About this task: Write out exactly the lines from the one containing "Toyota Corolla - 1982 mjqadir Image-1" to the end of the material, both ends included, and nothing else. Leave pictures out.

Data below:
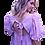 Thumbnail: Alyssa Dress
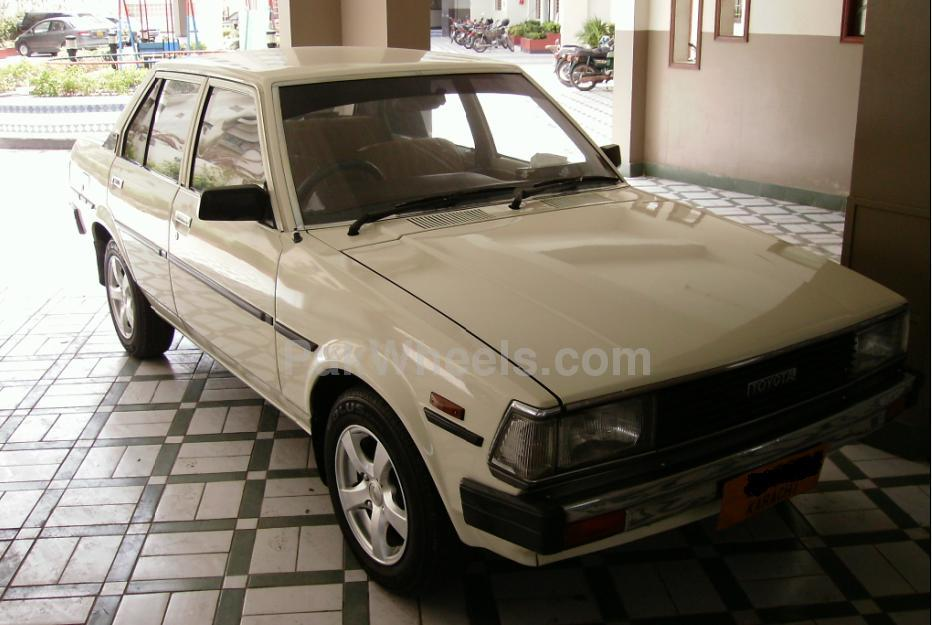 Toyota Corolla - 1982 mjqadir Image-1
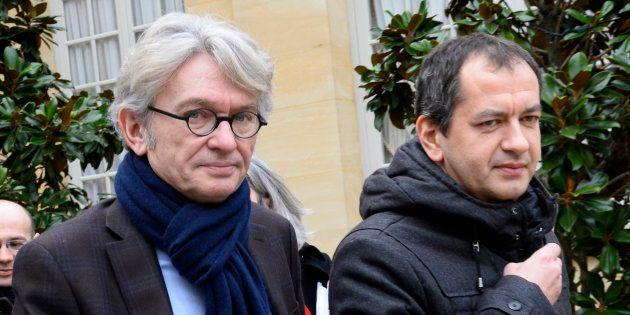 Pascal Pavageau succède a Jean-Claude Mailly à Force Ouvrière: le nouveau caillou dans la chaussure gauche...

Task result:
 Toyota Corolla - 1982 mjqadir Image-1
 Pascal Pavageau succède a Jean-Claude Mailly à Force Ouvrière: le nouveau caillou dans la chaussure gauche...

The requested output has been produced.